Web Magazine for Information Professionals

Beyond the PDF

Jodi Schneider reports on a three-day workshop about the future of scientific communication, held in San Diego CA, USA, in January 2011.

'Beyond the PDF' brought together around 80 people to the University of California San Diego to discuss scholarly communication, primarily in the sciences. The main topic: How can we apply emergent technologies to improve measurably the way that scholarship is conveyed and comprehended? The group included domain scientists, researchers and software developers, librarians, funders, publishers, journal editors - a mix which organiser Phil Bourne described as 'visionaries, developers, consumers, and conveyors' of scholarship. The workshop's vision was to identify key issues that must be overcome in order to satisfy consumers, create a plan (including responsible parties, a timeline, and deliverables), and to find a way to keep momentum.

Workshop Structure

The schedule was divided into two equal parts: presentations and working sessions. Momentum started building in advance of the gathering, with an active email discussion list. Based on these discussions, and publicly submitted abstracts, the organisers arranged the presentations into sessions on six key topics:

Presentation sessions began with 4-6 short talks, followed by 30 minutes of discussion.
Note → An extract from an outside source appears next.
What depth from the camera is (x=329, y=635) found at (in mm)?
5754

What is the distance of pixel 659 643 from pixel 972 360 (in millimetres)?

I was amazed by the depth of these presentations, despite a tight timeframe of 10 minutes plus 5 minutes for questions for each talk. I was also impressed by the organisers' adeptness in responding to pressing topics and the group discussion by fitting in additional presentations, based on the group discussion and demos. In the second part of the workshop, participants divided themselves into breakout sessions. These groups met twice, and were allocated the bulk of the second day-and-a-half of the workshop. This worked towards the group's goal of producing deliverables, rather than a white paper.

Discussions, Backchannel, and Archives

Throughout the workshop, discussions proceeded during talks and in the dedicated discussion session through a Twitter backchannel (#beyondthepdf), which added to and also diverged from the voiced discussion. Because of reliable streaming and the use of a backchannel, offsite participation was feasible, and Jason Priem was a very active participant without travelling from the University of North Carolina. Much workshop material is available at or via the workshop Web site [1], including video archives [2].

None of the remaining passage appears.